#### [SUPPLIED MATERIAL]
+--

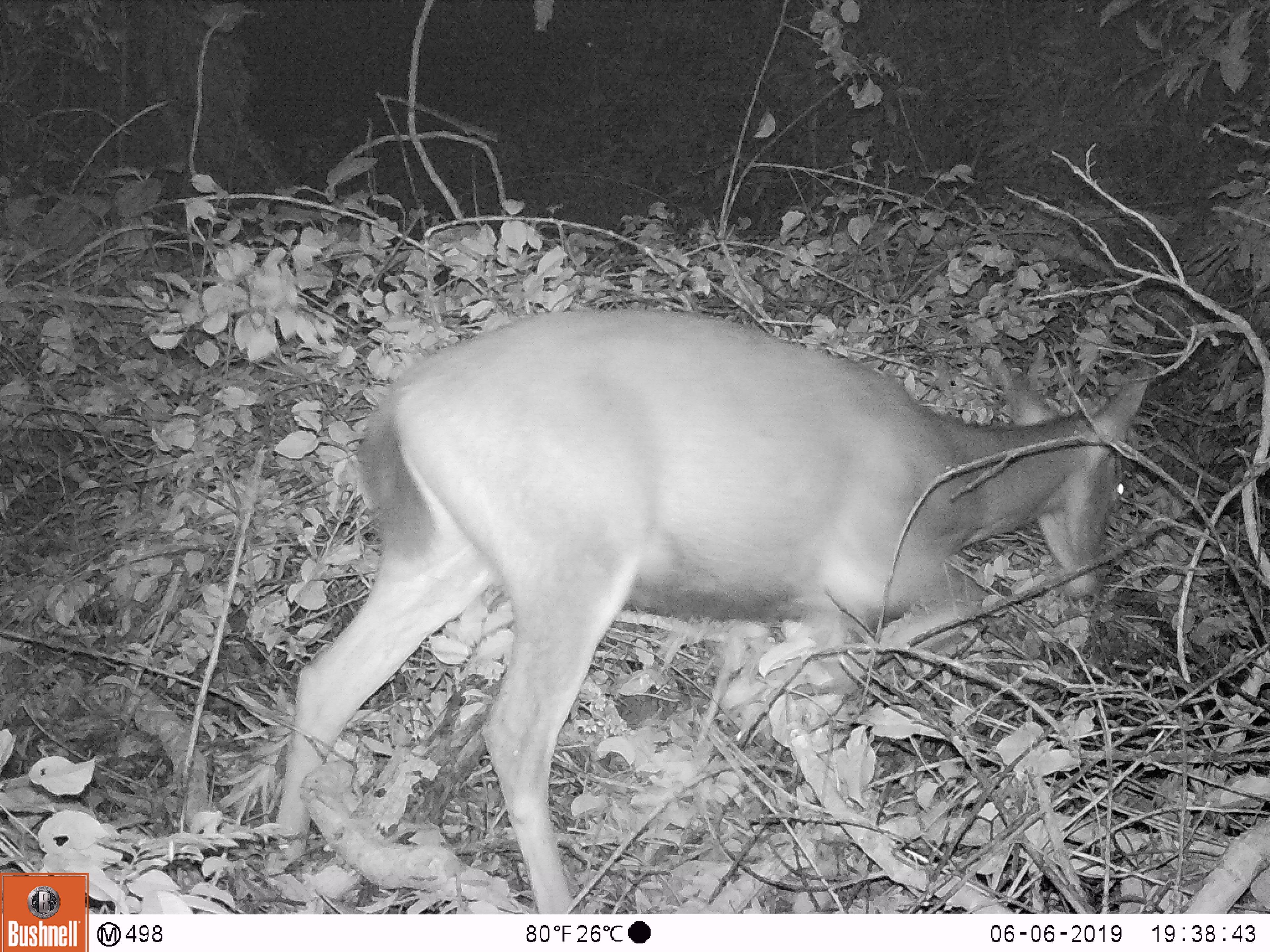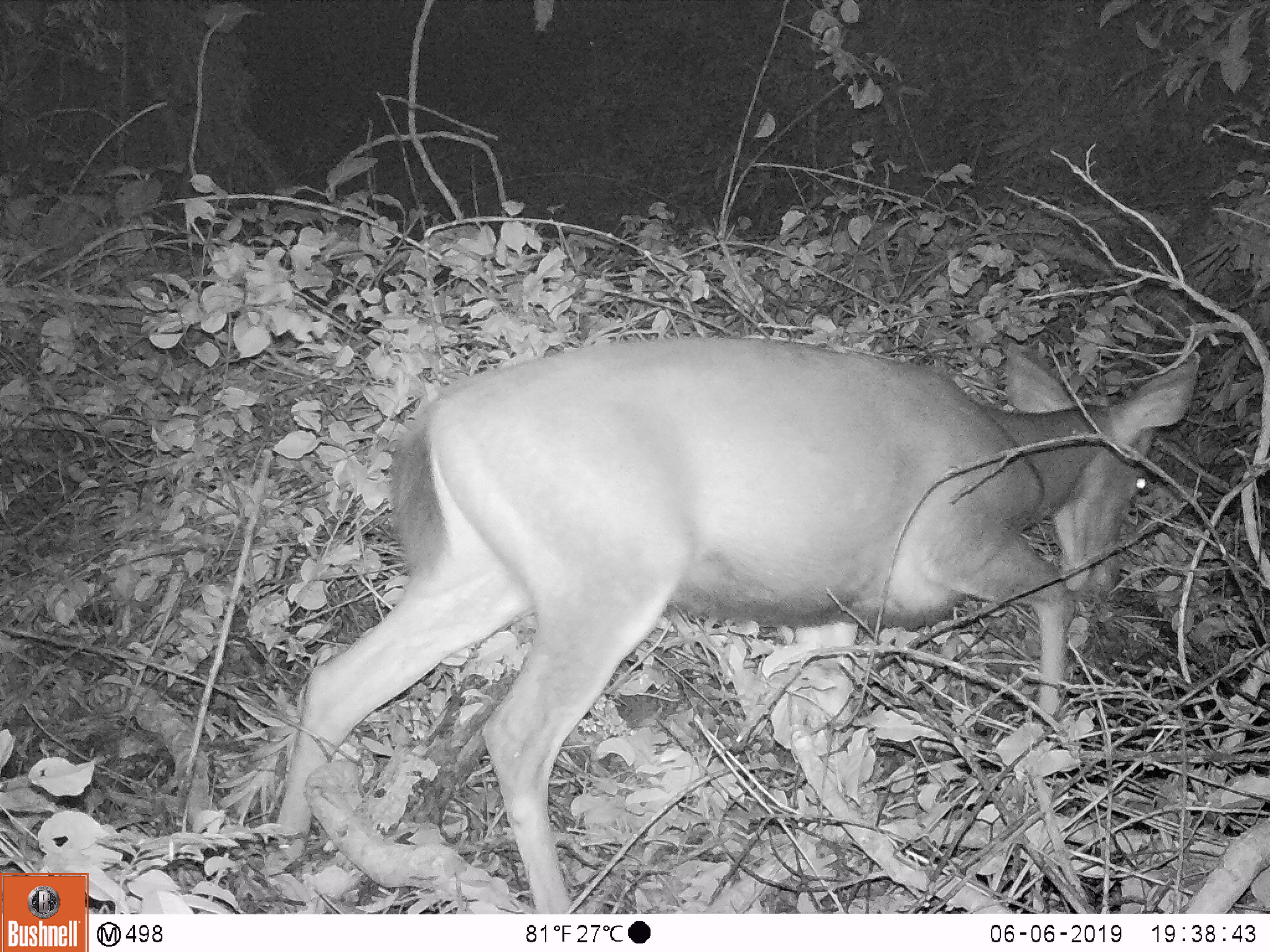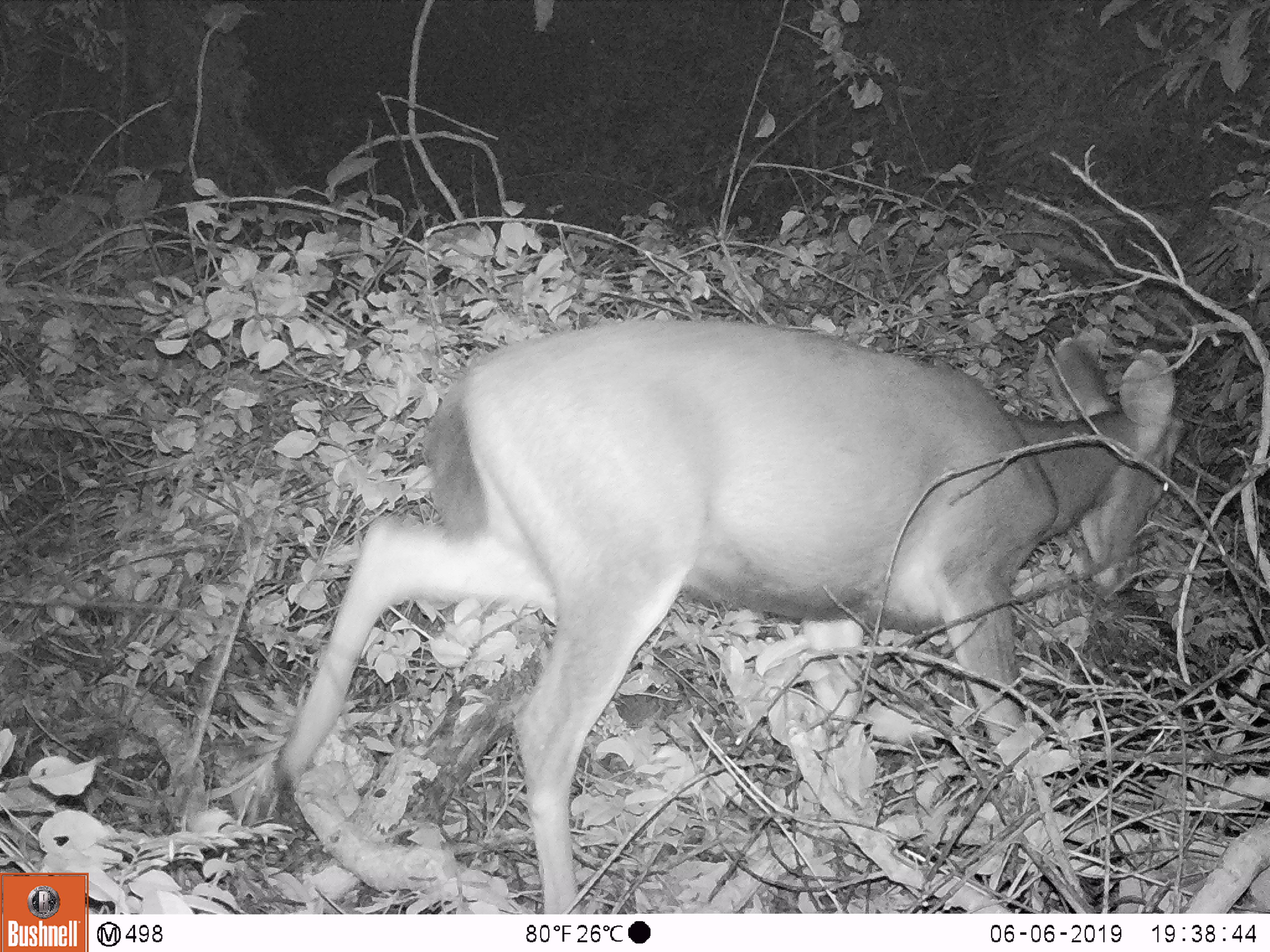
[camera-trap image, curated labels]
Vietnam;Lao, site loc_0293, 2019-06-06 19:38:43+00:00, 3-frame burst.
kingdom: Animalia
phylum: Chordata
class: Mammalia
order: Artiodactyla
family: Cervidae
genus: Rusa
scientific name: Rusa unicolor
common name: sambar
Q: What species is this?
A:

+--

#### [WHAT THE EXERCISE ASKS]
Only text belongs in the copy: repeat each line of the data exactly and leave out the pictures.

#### [SOLUTION TO THIS TASK]
[camera-trap image, curated labels]
Vietnam;Lao, site loc_0293, 2019-06-06 19:38:43+00:00, 3-frame burst.
kingdom: Animalia
phylum: Chordata
class: Mammalia
order: Artiodactyla
family: Cervidae
genus: Rusa
scientific name: Rusa unicolor
common name: sambar
Q: What species is this?
A:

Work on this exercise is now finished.